EXERCISE INSTRUCTIONS: Starting at the first entry below, repeat all the data word for word and drop the pictures.

DATASET:
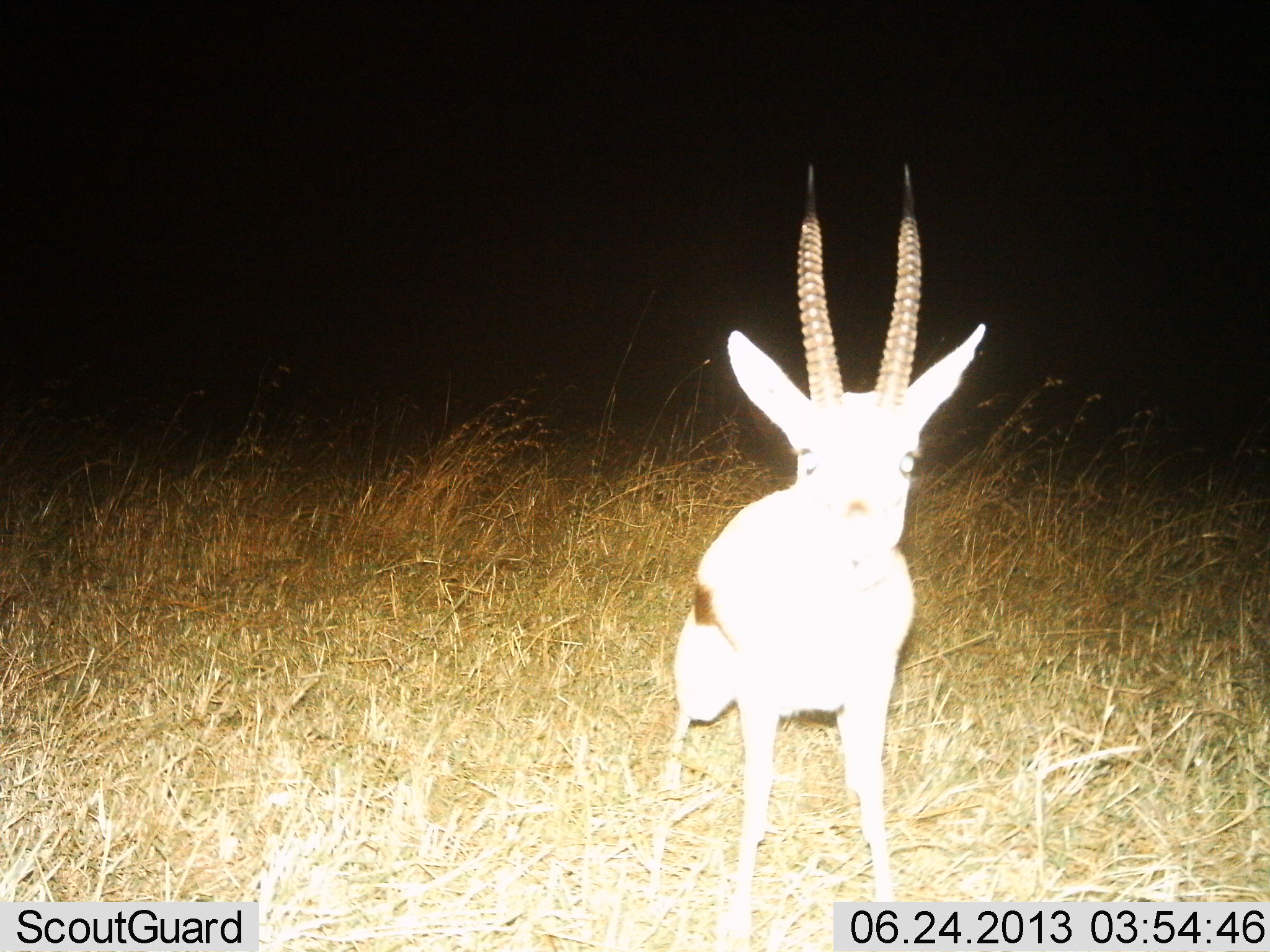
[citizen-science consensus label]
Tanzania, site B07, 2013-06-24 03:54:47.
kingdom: Animalia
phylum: Chordata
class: Mammalia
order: Artiodactyla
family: Bovidae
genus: Eudorcas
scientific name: Eudorcas thomsonii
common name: thomson's gazelle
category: gazellethomsons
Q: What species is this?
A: Gazellethomsons (thomson's gazelle) (Eudorcas thomsonii).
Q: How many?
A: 1.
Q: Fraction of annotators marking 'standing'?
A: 100%.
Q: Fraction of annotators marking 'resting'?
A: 0%.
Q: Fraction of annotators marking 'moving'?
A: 0%.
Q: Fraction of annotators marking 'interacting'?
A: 0%.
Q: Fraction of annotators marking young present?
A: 0%.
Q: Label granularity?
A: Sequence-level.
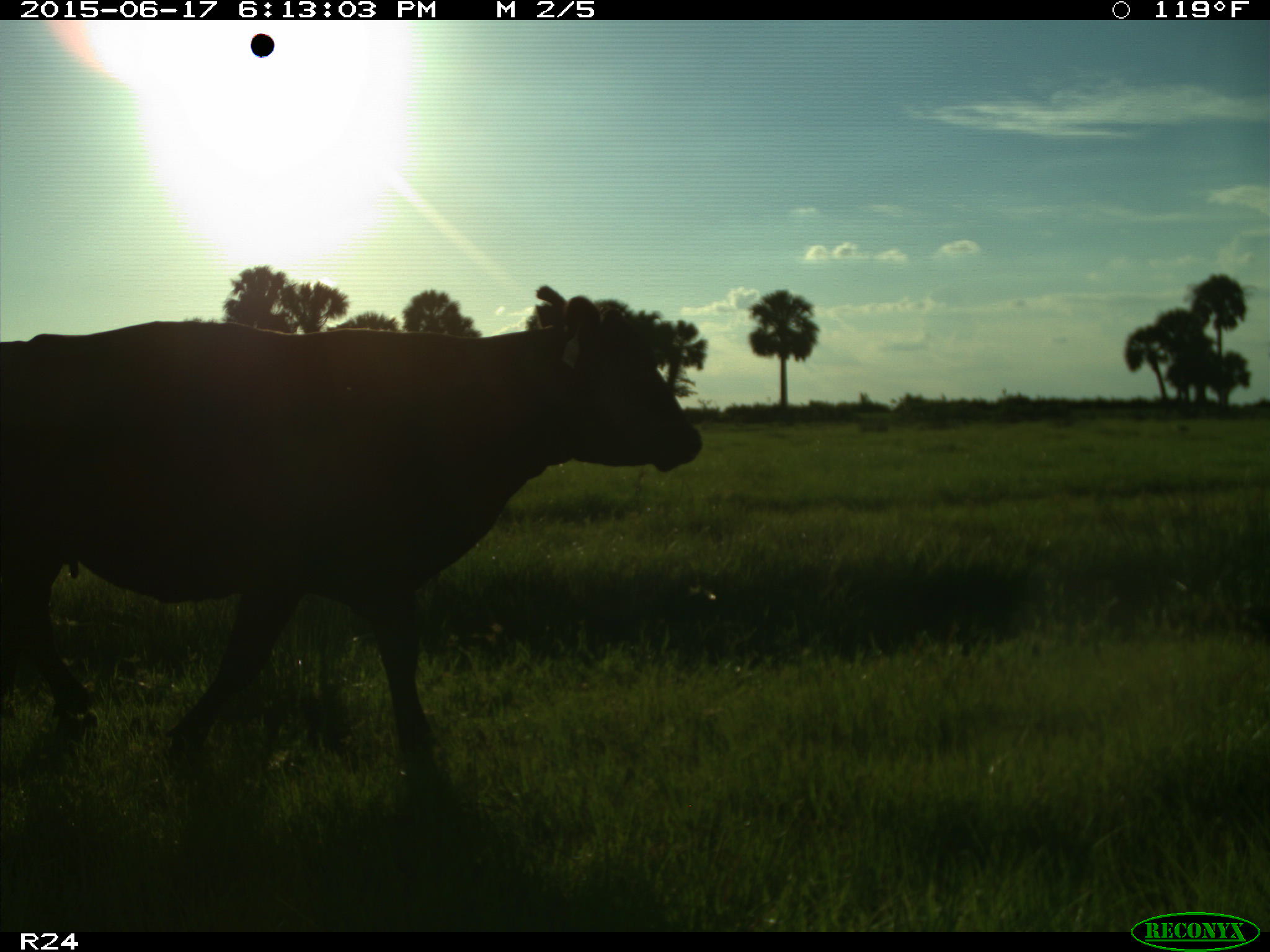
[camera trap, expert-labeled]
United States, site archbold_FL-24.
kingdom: Animalia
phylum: Chordata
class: Mammalia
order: Artiodactyla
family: Bovidae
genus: Bos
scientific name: Bos taurus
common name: domestic cow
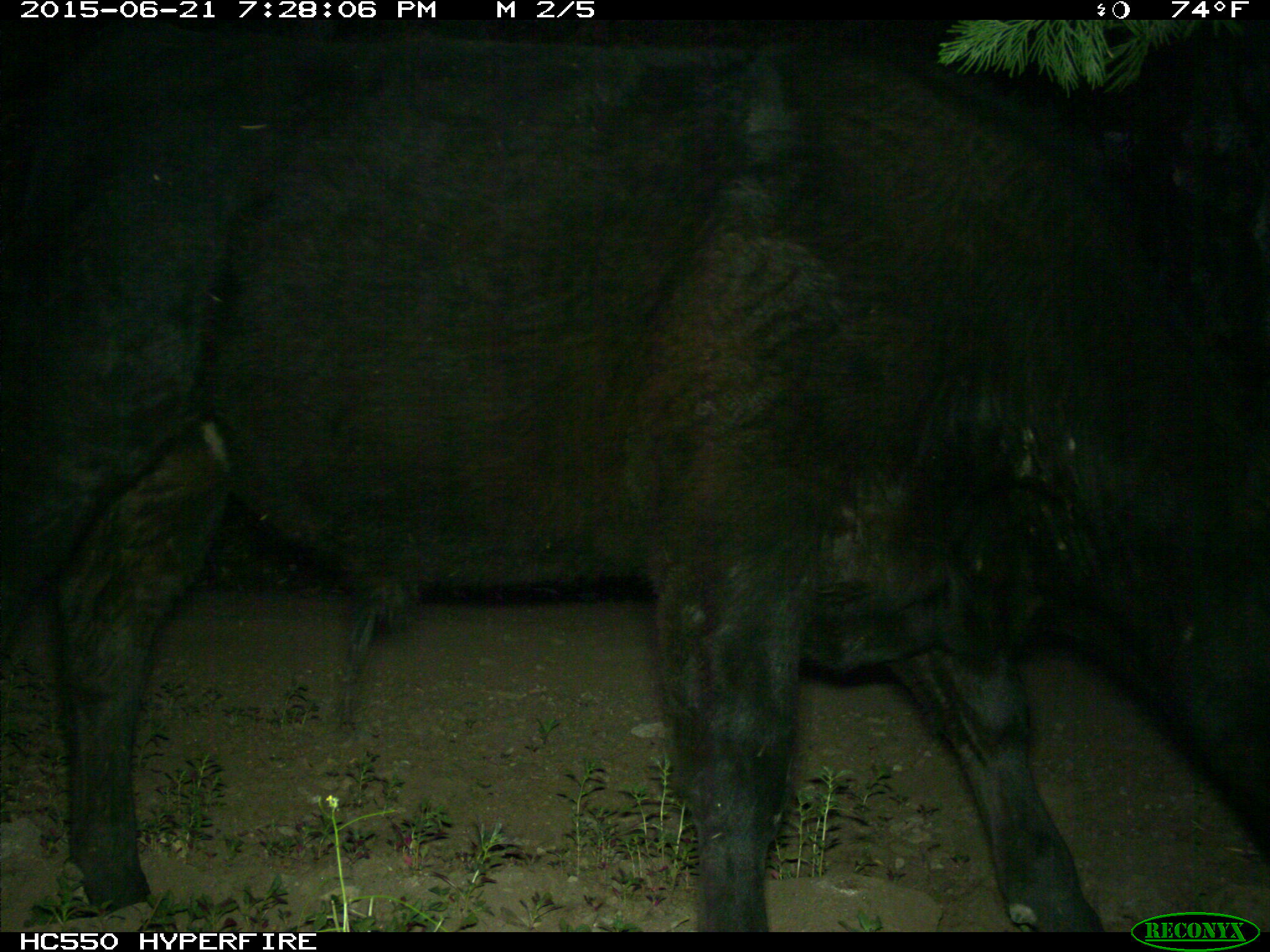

TASK OUTPUT:
[citizen-science consensus label]
Tanzania, site B07, 2013-06-24 03:54:47.
kingdom: Animalia
phylum: Chordata
class: Mammalia
order: Artiodactyla
family: Bovidae
genus: Eudorcas
scientific name: Eudorcas thomsonii
common name: thomson's gazelle
category: gazellethomsons
Q: What species is this?
A: Gazellethomsons (thomson's gazelle) (Eudorcas thomsonii).
Q: How many?
A: 1.
Q: Fraction of annotators marking 'standing'?
A: 100%.
Q: Fraction of annotators marking 'resting'?
A: 0%.
Q: Fraction of annotators marking 'moving'?
A: 0%.
Q: Fraction of annotators marking 'interacting'?
A: 0%.
Q: Fraction of annotators marking young present?
A: 0%.
Q: Label granularity?
A: Sequence-level.
[camera trap, expert-labeled]
United States, site archbold_FL-24.
kingdom: Animalia
phylum: Chordata
class: Mammalia
order: Artiodactyla
family: Bovidae
genus: Bos
scientific name: Bos taurus
common name: domestic cow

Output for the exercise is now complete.